::: Passage given :::
So St Patrick's Day was interesting, for lack of a better word. It was pissing rain all day, but my townsfolk are hardy people, and that wasn't to stop us (most towns in the county​ ended up postponing their parades til this weekend). I was at the front in my bare feet, chattering with cold and trying not to look too awkward as I waved and smiled at people. The advantage to being first was that I was first out of the rain and promptly ran back home for a hot whiskey (Bushmills, hot water, sugar, a slice of lemon speared with cloves).

Work that night was insane for a few hours and then quietened down nicely. After-work pints were never as well-needed. Then more painting at the sister's house on Saturday, then back to the pub.

I feel like I'm hardly getting anything done, and yet I'm quite busy, time-wise.

Skype call incoming from an old friend so I'll finish this later, in the meantime here's the cat:

So, while _refugee_ has been creating books, I've been busy destroying one:

I found a copy of this book in the pub, of all places, and knew I'd finally found the ideal hidden-flask-book. Don't fret; I bought a used copy on Amazon, and I did read this before I started cutting into it. It's almost finished; just a lick of glue is needed on the inside to keep the pages together. It started off as very precise work with a scalpel, and eventually descended into me hacking away trying to make the flask fit; I had left enough room at the beginning, but the sides started to taper downward as I cut in. So it's rather messy, but it should be okay.
:::
• Required tasks:
a - In the post, what went into the hot whiskey?
b - Please duplicate a section of the post, starting at the words "So St Patrick's" and stopping after "speared with cloves).".
::: Data shown :::
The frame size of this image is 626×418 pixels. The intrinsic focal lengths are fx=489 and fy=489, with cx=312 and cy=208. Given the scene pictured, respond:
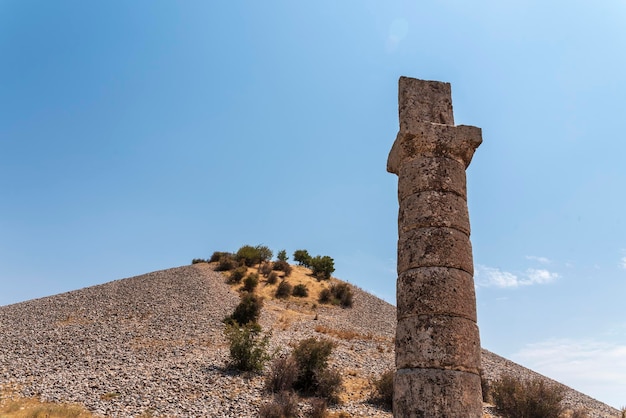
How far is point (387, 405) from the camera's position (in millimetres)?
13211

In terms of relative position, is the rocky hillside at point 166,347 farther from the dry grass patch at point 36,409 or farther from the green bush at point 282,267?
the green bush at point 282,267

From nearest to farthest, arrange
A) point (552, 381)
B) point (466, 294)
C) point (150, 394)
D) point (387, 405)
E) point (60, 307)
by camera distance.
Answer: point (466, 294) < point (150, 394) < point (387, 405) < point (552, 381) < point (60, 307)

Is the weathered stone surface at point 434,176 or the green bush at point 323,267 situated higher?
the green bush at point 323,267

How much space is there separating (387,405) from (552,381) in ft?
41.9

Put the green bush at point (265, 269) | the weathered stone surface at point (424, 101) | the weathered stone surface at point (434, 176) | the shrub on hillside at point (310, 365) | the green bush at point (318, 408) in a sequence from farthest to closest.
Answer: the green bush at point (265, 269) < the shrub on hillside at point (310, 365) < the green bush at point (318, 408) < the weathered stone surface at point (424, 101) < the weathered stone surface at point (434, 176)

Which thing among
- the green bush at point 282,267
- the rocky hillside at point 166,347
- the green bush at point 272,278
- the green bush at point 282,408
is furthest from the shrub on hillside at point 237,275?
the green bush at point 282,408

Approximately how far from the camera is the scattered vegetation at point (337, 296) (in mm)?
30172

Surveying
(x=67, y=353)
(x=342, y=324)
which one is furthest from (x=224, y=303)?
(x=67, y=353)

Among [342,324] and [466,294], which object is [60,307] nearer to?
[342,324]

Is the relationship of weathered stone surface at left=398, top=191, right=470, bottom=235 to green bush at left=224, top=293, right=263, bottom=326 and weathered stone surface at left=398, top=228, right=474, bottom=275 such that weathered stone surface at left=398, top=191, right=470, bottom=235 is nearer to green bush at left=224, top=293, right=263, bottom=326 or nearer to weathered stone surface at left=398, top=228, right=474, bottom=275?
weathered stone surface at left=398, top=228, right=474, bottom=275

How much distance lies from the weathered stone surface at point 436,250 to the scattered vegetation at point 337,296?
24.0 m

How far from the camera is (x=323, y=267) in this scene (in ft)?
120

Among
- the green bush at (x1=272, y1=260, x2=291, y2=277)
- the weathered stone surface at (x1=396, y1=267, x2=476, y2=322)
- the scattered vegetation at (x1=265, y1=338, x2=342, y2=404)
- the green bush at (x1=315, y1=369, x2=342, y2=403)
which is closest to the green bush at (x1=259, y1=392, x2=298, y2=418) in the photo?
:::
• The answers:
a - Bushmills, hot water, sugar, and a slice of lemon speared with cloves.

b -
So St Patrick's Day was interesting, for lack of a better word. It was pissing rain all day, but my townsfolk are hardy people, and that wasn't to stop us (most towns in the county​ ended up postponing their parades til this weekend). I was at the front in my bare feet, chattering with cold and trying not to look too awkward as I waved and smiled at people. The advantage to being first was that I was first out of the rain and promptly ran back home for a hot whiskey (Bushmills, hot water, sugar, a slice of lemon speared with cloves).